(EXERCISES):
A. Retype the part of the virtual screening notebook starting at "## Utils function" and ending at "shutil.rmtree(temp)".
B. Answer these questions using the virtual screening notebook:
(i) Which model handles protein-ligand docking?
(ii) What host address is assigned to MolMIM?
(iii) How long may the folding step take?

(EXTRACT PROVIDED):
───

# Generative Virtual Screening NIM Blueprint
This example notebook demonstrates how to connect BioNeMo NIMs to carry out a few key steps of a virtual screening workflow. Importantly, these steps are powered by highly performant AI models in each category: AlphaFold2 for folding, MolMIM for molecular generation, and DiffDock for protein-ligand docking.

Below, we illustrate this workflow using an example protein and example molecule of interest, the SARS-CoV-2 main protease and Nirmatrelvir, however, the user is free to define any protein and molecule of their choosing.

All of these capabilities are enabled by NVIDIA NIM and NVIDIA NIM Blueprints. For more details, please visit [NVIDIA NIM Blueprints](https://build.nvidia.com/nim/blueprints).

## BioNeMo Configurations
Before you begin, please set the NGC_CLI_API_KEY environment variable to a personal run key for your NGC Org and Team before running docker compose. Then, you can spin the NIMs up using the following docker command from the same directory as the `docker-compose.yaml`:

`docker compose up`

In [3]:
import requests
import numpy

AF2_HOST = 'http://localhost:8081'
DIFFDOCK_HOST = 'http://localhost:8082'
MOLMIM_HOST = 'http://localhost:8083'

## Check health

In [4]:
# AF2
!curl localhost:8081/v1/health/ready

{"status":"ready"}

In [5]:
# Diffdock
!curl localhost:8082/v1/health/ready

true

In [6]:
# MolMIM
!curl localhost:8083/v1/health/ready

{"status":"ready"}

## Utils function

In [7]:
# utility function to prepare (start clean) the output directory
import os, shutil
def prepare_directory(temp):
    """
    Create a new directory and delete the old one if it exists
    :param temp: str: path to the directory
    """
    if os.path.exists(temp):
        # Remove the directory and all its contents
        shutil.rmtree(temp)
    # Recreate the directory
    os.makedirs(temp)

## Protein Folding with AlphaFold2
Once a protein target of interest has been identified, the first step of this virtual screening demonstration is to generate a plausible structure of that protein. We do so by using AlphaFold2, a generative, transformer-based model that translates protein sequences into protein structures.

To demonstrate this part of our workflow, we begin with an example protein. Here, we choose the SARS-CoV-2 main protease as our starting sequence. We query the AlphaFold2 endpoint with this sequence and the model returns the predicted protein structure.

Please note that this step may take 15~20 minutes to be finished (depending on the GPU type), which is much slower than the other two inference steps that usually requires less than a minute

### Fold

In [8]:
# SARS CoV-2 main protease sequence
protein = "SGFRKMAFPSGKVEGCMVQVTCGTTTLNGLWLDDVVYCPRHVICTSEDMLNPNYEDLLIRKSNHNFLVQAGNVQLRVIGHSMQNCVLKLKVDTANPKTPKYKFVRIQPGQTFSVLACYNGSPSGVYQCAMRPNFTIKGSFLNGSCGSVGFNIDYDCVSFCYMHHMELPTGVHAGTDLEGNFYGPFVDRQTAQAAGTDTTITVNVLAWLYAAVINGDRWFLNRFTTTLNDFNLVAMKYNYEPLTQDHVDILGPLSAQTGIAVLDMCASLKELLQNGMNGRTILGSALLEDEFTPFDVVRQCSGVTFQ"

───

(RECORDED INFORMATION):
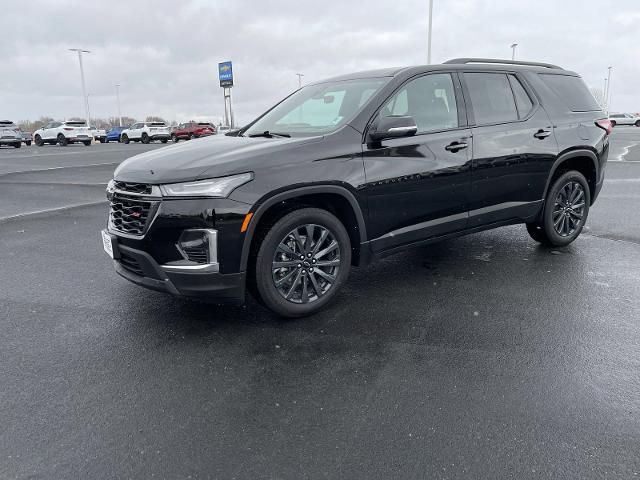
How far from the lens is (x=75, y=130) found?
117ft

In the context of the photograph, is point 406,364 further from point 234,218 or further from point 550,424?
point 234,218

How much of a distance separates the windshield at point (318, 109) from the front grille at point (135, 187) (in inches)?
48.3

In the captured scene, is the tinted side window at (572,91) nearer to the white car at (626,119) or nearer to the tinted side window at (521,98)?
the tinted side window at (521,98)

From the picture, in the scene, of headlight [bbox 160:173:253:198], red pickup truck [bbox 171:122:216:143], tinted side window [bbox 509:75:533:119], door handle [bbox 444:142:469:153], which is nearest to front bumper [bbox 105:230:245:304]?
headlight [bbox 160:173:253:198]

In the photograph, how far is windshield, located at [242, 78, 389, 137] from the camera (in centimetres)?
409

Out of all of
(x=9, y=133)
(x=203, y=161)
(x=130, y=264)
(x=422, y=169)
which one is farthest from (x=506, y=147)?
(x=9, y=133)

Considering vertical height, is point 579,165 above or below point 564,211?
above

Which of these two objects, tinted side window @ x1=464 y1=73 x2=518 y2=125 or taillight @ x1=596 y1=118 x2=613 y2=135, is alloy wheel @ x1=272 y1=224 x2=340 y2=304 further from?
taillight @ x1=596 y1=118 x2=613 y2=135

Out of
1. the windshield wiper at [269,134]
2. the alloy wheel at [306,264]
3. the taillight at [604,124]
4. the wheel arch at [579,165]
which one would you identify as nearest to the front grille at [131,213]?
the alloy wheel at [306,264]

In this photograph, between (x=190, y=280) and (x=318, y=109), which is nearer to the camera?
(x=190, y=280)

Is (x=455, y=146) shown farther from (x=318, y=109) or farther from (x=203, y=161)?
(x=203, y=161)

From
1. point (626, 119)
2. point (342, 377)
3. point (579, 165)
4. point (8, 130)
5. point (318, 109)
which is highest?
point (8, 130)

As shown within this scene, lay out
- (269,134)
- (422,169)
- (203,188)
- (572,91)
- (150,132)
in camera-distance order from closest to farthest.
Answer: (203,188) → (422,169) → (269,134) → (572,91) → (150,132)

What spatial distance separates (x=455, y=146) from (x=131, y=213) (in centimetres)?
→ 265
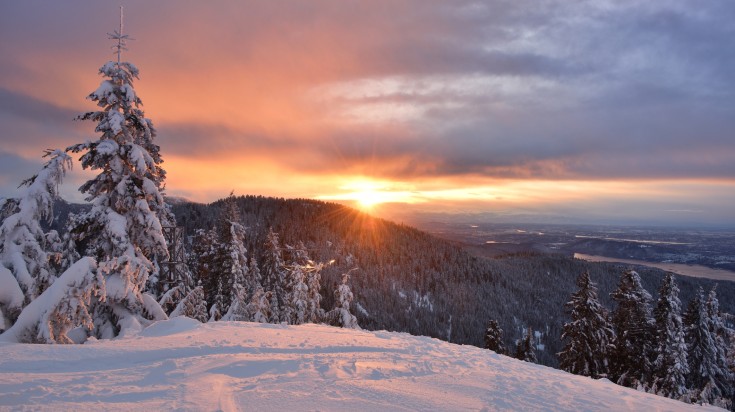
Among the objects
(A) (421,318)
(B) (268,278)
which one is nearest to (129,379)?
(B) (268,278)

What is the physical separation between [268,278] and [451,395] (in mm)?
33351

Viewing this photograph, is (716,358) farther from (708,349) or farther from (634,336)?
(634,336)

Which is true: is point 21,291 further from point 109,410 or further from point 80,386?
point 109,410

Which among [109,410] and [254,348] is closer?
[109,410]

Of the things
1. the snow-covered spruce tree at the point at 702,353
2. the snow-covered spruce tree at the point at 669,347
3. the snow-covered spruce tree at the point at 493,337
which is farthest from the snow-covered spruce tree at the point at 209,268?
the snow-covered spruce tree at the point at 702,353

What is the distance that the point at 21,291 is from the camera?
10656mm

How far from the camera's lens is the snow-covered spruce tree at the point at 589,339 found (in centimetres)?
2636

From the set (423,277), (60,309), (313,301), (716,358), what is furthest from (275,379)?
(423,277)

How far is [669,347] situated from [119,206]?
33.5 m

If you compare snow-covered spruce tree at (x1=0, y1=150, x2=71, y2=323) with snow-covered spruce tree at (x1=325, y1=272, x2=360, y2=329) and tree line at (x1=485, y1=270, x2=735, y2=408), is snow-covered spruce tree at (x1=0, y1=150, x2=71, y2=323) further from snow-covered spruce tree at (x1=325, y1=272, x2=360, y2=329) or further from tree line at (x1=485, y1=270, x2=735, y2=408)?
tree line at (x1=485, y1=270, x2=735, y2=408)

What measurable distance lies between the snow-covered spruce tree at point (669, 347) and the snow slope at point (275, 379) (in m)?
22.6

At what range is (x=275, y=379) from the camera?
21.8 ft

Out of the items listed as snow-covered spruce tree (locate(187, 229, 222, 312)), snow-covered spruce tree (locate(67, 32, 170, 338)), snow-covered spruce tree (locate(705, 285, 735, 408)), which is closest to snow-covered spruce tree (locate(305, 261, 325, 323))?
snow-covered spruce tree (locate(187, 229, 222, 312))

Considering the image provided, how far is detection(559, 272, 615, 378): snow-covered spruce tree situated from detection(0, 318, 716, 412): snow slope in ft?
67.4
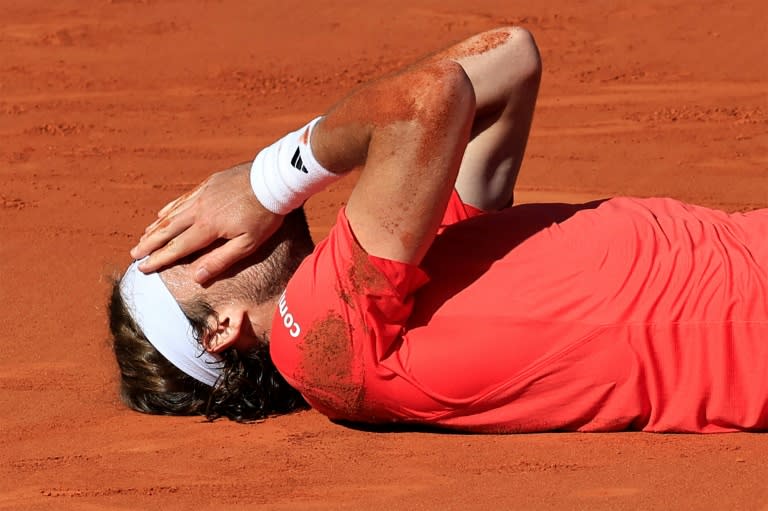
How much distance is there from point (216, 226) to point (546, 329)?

───

(SOLUTIONS TO THE PROBLEMS):
A.
## Utils function

In [7]:
# utility function to prepare (start clean) the output directory
import os, shutil
def prepare_directory(temp):
    """
    Create a new directory and delete the old one if it exists
    :param temp: str: path to the directory
    """
    if os.path.exists(temp):
        # Remove the directory and all its contents
        shutil.rmtree(temp)

B.
(i) DiffDock
(ii) http://localhost:8083
(iii) 15~20 minutes, depending on the GPU type